The DoorDash IPO this week is set for a valuation of more than $30bn. I’ve identified 4 key learnings from DoorDash’s journey for startups and founders, who are looking to scale and raise venture capital funds.

(1) Position your business within a large and growing market

  • DoorDash benefited from the long term trend towards ordering food in as well as the additional growth in restaurant ordering due to the pandemic. Having a potential market of at least $1bn is preferred by many VCs.

(2) Even within a competitive space, find an underserved niche and leverage this to gain market share.

  • There are many players in the restaurant delivery space (Uber Eats, Seamless, Grubhub, Deliveroo, Postmates..to name just a few), but they were saturated within city centres.
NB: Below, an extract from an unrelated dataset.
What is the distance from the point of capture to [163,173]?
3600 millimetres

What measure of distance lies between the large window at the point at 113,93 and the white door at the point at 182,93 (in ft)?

DoorDash focused more on the underserved suburbs which had much fewer delivery options, but often spent more on large family food orders. This was a winning move.

(3) Think big and focus on revenue, revenue, revenue

  • Think broadly about the potential of your expertise and product to create a highly valuable business. You may think of DoorDash as a food delivery company but in reality it’s building a global logistics company.
  • DoorDash has never reported full-year profit since it began in 2013, yet it’s valuation has grown from $1.4bn in 2018 to over $30bn set for IPO, due to it’s rapid revenue growth. Focusing on growing revenue rapidly (even at the expense of losses) is a strategy favoured by most VCs.

(4) Starting small gives you the opportunity to experiment and learn by being in the market and then apply that to scale as a bigger, better version.

  • DoorDash is across the US and globe now, but when it started the founders focused on Palo Alto and the Stanford Campus. This meant they could really see first hand what areas customers needed to see improvement and where opportunities were to grow, before expanding geographically.